TASK REQUIREMENTS
The line that contains "Perubahan Permintaan Perubahan" marks the start. Please set it down, with every later line of the data, exactly and without pictures.

SUPPLIED DATA
[Start of section]
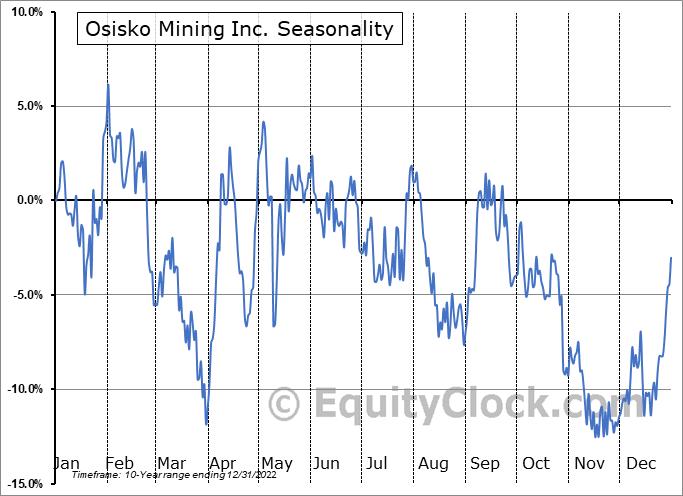 Osisko Mining Inc. (TSE:OSK.TO) Seasonality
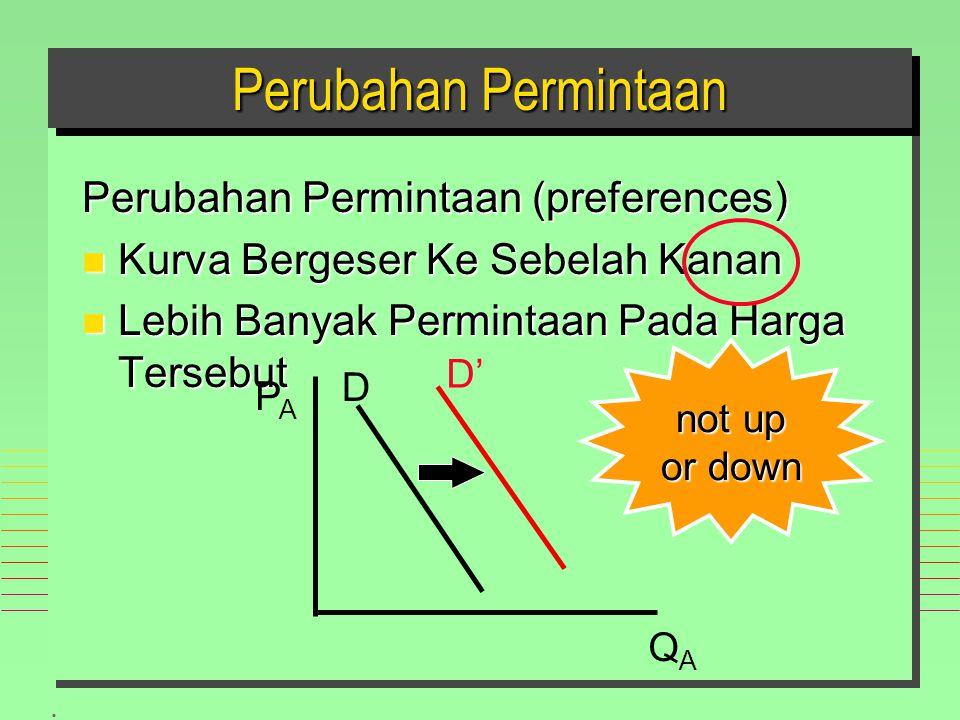 Perubahan Permintaan Perubahan Permintaan (preferences)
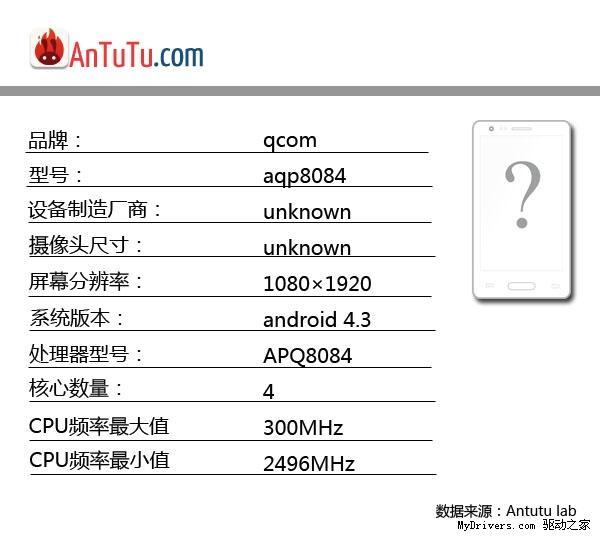 Diese Tabelle bringt uns weitere Informationen über QualComm's neuesten High-End-Prozessor (Bildquelle: AndroidAuthority)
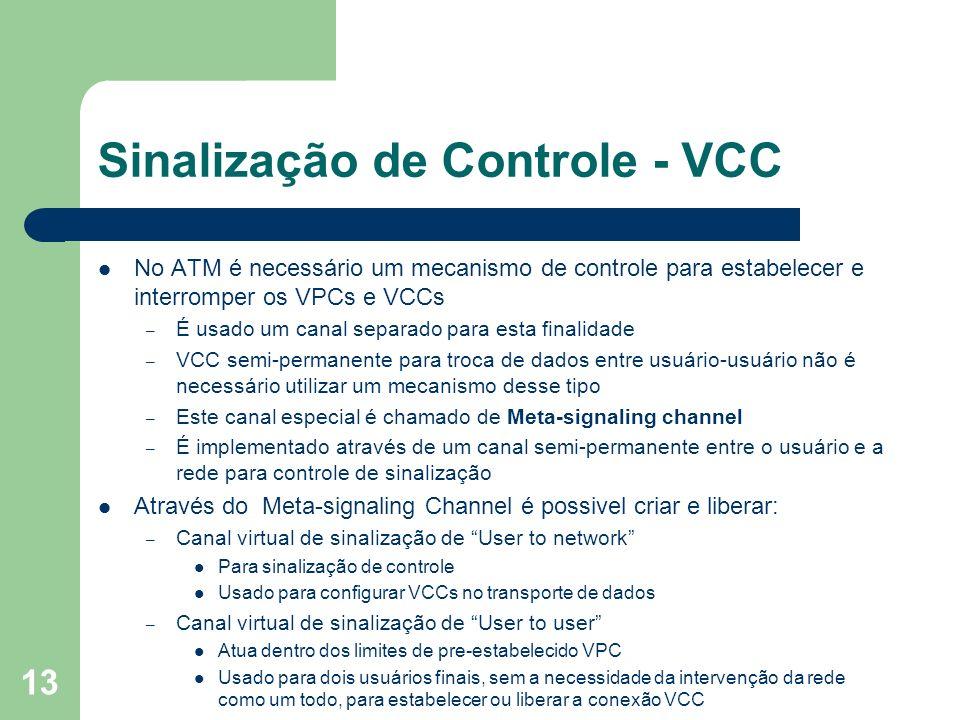 Sinalização de Controle - VCC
[End of section]
SOLUTION
 Perubahan Permintaan Perubahan Permintaan (preferences)
 Diese Tabelle bringt uns weitere Informationen über QualComm's neuesten High-End-Prozessor (Bildquelle: AndroidAuthority)
 Sinalização de Controle - VCC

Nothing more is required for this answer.